Exercise description
Exactly the lines from the line with "Photo of Taylor" through the final line of the records below, both ends included, are to be set down. Do not include pictures.

Exercise materials

BEGIN

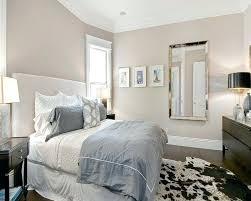 master bedroom paint ideas light gray bedroom vintage cottage master bedroom ideas master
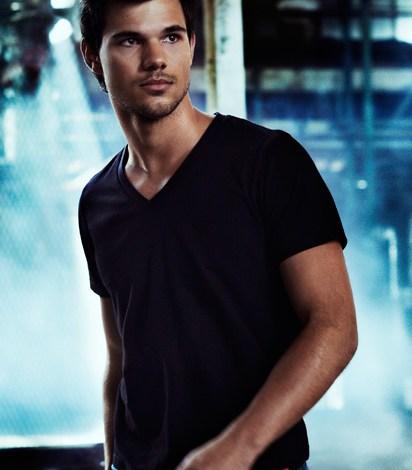 Photo of Taylor Lautner ou le jeune loup qui s'est transformé en homme !
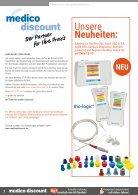medico discount // Katalog 2017-2018 - Page 2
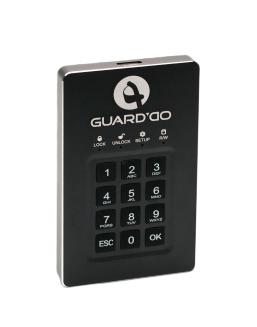 GuardDo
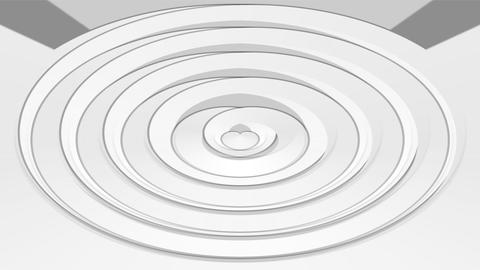 Low contrasting animation, white and gray oval element on light gray background. Animation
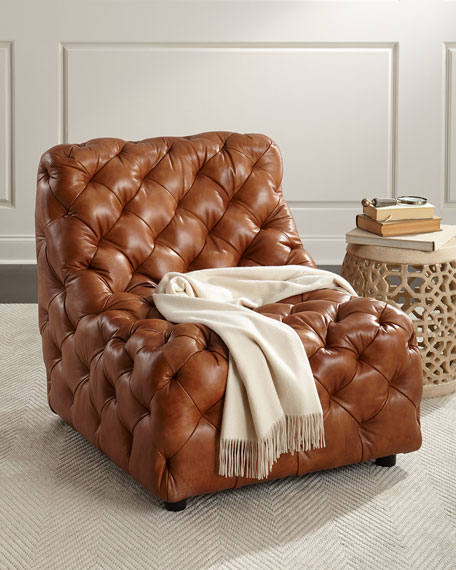 bernhardt brown leather club chair dunaway camel tufted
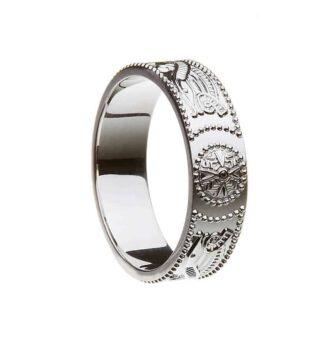Ancient Celtic Wedding Ring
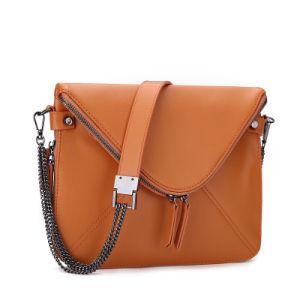 Trend New Styles Snake Skin Ladies Shoulder Bags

END

Exercise answer
 Photo of Taylor Lautner ou le jeune loup qui s'est transformé en homme !
medico discount // Katalog 2017-2018 - Page 2
 GuardDo
 Low contrasting animation, white and gray oval element on light gray background. Animation
 bernhardt brown leather club chair dunaway camel tufted
Ancient Celtic Wedding Ring
 Trend New Styles Snake Skin Ladies Shoulder Bags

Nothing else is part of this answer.